• _Set problem_:
Write out, character for character, the line containing "How much separation" and all lines after it up to the end of the listing.

• _Record excerpts_:
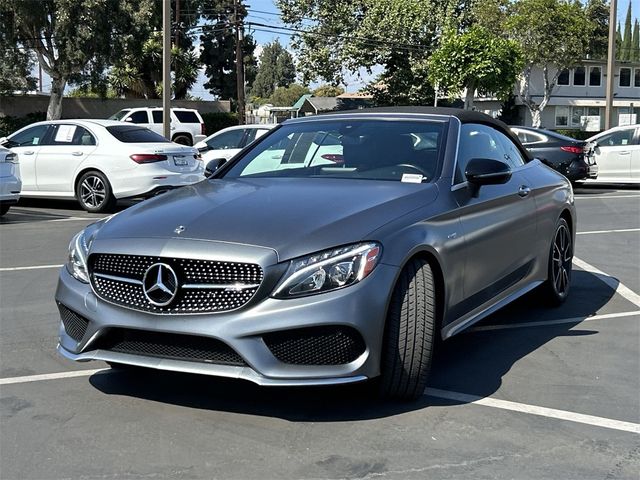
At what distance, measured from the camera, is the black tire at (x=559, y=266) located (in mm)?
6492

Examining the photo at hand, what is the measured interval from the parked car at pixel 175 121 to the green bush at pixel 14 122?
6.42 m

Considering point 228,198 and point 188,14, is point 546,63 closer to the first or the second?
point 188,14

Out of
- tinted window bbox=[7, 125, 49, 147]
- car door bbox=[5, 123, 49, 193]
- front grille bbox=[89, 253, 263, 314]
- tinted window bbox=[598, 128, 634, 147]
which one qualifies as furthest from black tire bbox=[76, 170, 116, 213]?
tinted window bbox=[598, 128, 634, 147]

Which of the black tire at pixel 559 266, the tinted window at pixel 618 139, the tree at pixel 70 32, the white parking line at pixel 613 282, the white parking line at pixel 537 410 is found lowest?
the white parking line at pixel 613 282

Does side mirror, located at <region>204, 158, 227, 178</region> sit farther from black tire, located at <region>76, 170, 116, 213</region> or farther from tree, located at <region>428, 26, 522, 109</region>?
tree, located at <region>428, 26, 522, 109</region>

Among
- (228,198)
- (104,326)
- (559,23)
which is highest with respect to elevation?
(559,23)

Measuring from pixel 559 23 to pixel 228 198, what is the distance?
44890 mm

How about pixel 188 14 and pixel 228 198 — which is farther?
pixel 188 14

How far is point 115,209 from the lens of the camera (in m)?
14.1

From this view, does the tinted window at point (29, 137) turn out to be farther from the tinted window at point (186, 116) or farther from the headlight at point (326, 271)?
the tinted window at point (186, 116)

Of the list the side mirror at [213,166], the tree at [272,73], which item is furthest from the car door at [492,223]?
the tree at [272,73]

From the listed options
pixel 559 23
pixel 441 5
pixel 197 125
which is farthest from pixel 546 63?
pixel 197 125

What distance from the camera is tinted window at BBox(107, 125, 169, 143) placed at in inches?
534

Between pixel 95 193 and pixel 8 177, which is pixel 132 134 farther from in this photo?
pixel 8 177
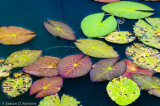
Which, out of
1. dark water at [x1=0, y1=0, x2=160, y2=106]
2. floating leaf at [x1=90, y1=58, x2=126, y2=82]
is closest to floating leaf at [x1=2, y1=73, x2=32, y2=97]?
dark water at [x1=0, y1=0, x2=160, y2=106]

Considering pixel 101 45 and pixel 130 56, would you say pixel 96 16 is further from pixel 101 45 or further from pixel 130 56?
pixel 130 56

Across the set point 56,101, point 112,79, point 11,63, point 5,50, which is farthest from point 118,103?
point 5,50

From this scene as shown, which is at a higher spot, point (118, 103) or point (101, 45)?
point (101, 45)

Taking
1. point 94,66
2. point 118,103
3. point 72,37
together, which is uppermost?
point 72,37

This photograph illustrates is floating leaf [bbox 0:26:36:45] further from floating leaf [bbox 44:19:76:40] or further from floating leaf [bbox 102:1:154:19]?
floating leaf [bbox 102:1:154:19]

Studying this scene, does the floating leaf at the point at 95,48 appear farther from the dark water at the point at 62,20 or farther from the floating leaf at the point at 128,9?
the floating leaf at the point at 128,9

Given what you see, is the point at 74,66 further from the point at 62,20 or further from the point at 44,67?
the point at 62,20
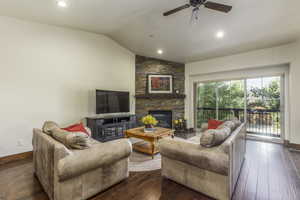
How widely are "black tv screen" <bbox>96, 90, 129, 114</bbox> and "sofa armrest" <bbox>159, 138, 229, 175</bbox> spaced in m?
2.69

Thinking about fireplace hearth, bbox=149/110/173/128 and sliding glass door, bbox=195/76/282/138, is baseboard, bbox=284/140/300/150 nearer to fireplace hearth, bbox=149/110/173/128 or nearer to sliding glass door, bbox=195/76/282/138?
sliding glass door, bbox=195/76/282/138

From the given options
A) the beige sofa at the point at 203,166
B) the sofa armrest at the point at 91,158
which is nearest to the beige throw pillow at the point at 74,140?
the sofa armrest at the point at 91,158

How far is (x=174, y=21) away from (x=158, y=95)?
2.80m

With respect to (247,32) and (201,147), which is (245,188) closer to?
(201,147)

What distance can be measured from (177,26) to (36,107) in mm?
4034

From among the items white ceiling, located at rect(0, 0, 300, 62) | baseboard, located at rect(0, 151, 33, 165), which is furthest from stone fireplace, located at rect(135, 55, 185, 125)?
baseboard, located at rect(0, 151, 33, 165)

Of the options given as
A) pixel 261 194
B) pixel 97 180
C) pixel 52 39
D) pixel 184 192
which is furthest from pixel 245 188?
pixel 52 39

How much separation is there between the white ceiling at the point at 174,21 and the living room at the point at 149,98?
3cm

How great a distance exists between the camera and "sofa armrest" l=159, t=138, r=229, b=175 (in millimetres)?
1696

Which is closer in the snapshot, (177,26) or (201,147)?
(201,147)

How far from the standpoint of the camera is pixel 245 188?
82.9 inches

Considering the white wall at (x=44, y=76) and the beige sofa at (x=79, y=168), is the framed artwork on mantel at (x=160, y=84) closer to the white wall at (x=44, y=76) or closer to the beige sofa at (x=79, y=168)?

• _Written answer_:
How much separation is there between the white ceiling at the point at 174,21 and the living room at the point at 149,98?
3cm

How great a distance exists between the camera and "sofa armrest" l=159, t=138, r=229, b=175 (in millimetres)?
1696

Which is closer in the snapshot, (177,26) or (201,147)?
(201,147)

How far from the standpoint of the camera is pixel 245 188?
82.9 inches

Considering the white wall at (x=44, y=76) and the beige sofa at (x=79, y=168), is the framed artwork on mantel at (x=160, y=84) closer to the white wall at (x=44, y=76) or closer to the beige sofa at (x=79, y=168)?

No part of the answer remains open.